#### Your instructions
Rewrite every entry below with "garage door" changed to "carport door" and everything else left as is. Omit the pictures from your output.

[start]

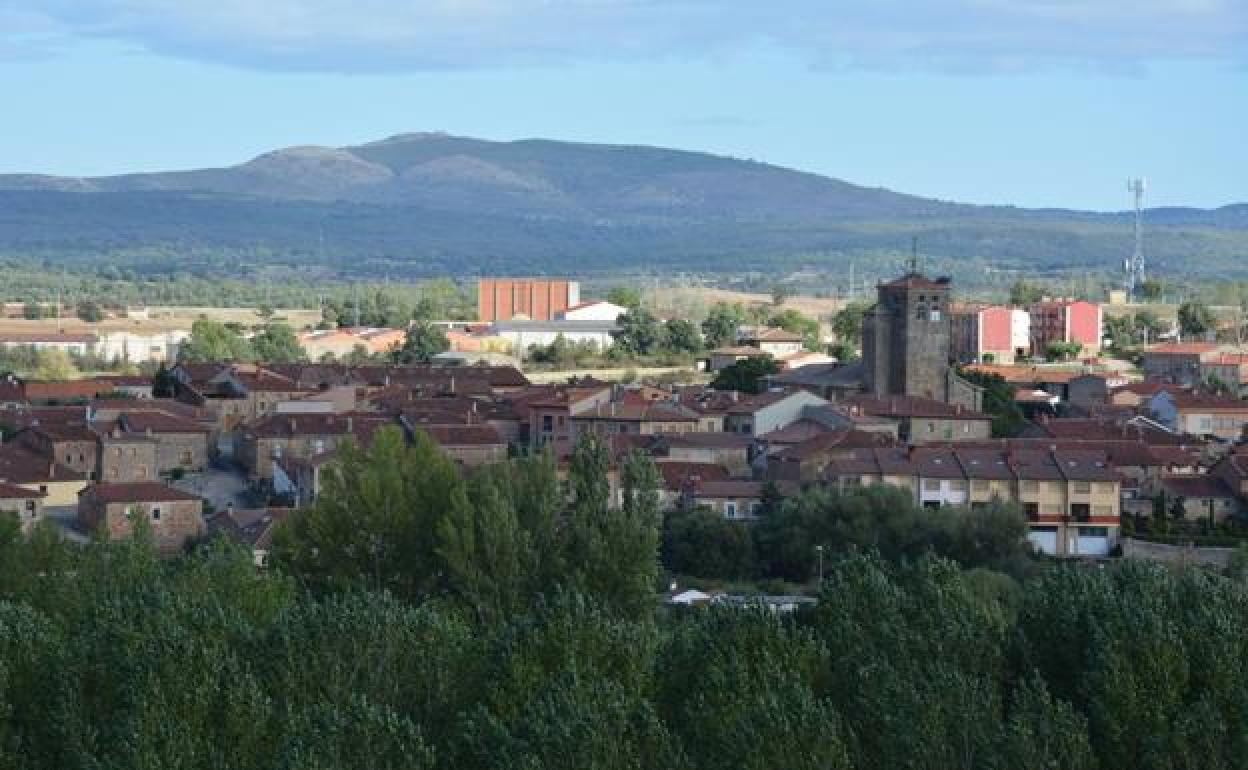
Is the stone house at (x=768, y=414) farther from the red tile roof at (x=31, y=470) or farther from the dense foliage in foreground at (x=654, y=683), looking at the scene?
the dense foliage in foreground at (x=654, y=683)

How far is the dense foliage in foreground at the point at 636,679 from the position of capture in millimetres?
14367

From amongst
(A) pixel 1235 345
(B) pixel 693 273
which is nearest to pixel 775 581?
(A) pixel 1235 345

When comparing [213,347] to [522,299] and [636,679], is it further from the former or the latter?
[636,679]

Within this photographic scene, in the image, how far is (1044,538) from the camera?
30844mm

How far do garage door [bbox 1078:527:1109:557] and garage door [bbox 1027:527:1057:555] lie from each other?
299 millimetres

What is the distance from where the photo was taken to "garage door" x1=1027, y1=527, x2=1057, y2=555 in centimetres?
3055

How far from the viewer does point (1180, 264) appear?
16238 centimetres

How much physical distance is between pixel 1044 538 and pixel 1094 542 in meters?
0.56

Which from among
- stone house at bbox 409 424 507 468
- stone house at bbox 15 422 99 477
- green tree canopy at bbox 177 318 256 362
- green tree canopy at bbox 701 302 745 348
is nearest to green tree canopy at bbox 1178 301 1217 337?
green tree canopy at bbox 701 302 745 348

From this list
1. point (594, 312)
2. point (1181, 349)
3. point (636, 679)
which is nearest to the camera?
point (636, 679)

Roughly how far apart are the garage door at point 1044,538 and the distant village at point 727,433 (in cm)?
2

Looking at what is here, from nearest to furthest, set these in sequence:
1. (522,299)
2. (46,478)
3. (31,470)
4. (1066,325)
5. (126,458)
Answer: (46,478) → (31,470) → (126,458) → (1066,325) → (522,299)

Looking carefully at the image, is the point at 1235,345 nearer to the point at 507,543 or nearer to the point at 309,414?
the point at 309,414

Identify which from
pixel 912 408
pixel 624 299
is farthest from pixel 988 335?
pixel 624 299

[end]

#### Answer for the task
Is the stone house at (x=768, y=414) farther from the red tile roof at (x=31, y=470) or farther from the dense foliage in foreground at (x=654, y=683), looking at the scene?
the dense foliage in foreground at (x=654, y=683)

How far is the dense foliage in foreground at the point at 636,679 from the position of capture in millimetres?
14367

From amongst
(A) pixel 1235 345
(B) pixel 693 273
which is nearest to pixel 775 581?
(A) pixel 1235 345

When comparing [213,347] to [522,299] and [636,679], is it further from the former or the latter?
[636,679]

Within this photographic scene, in the image, how far is (1044,538) from the camera?
30844mm

How far do carport door [bbox 1078:527:1109:557] and carport door [bbox 1027:527:1057:555] lie from each other?
299 millimetres

What is the distance from where the photo was taken to "carport door" x1=1027, y1=527, x2=1057, y2=555 in centimetres?
3055

How far from the viewer does point (1180, 264) appear?
16238 centimetres

How much physical distance is between pixel 1044 538 and pixel 1094 542 in meters?
0.56

Which from among
- stone house at bbox 409 424 507 468
- stone house at bbox 15 422 99 477
- green tree canopy at bbox 177 318 256 362
- green tree canopy at bbox 701 302 745 348
is nearest to green tree canopy at bbox 1178 301 1217 337?
green tree canopy at bbox 701 302 745 348

From this list
1. point (594, 312)
2. point (1181, 349)
3. point (636, 679)
which is nearest to the camera?
point (636, 679)

Roughly how far apart are the carport door at point 1044,538 and the distant village at point 727,433 (in cm)?
2

Looking at what is here, from nearest to furthest, set these in sequence:
1. (522,299)
2. (46,478)
3. (31,470)
4. (1066,325)
5. (126,458)
Answer: (46,478) → (31,470) → (126,458) → (1066,325) → (522,299)

Looking carefully at the image, is the point at 1235,345 nearer to the point at 507,543 or nearer to the point at 309,414?
the point at 309,414

Identify which from
pixel 912 408
pixel 624 299
is farthest from pixel 988 335?
pixel 624 299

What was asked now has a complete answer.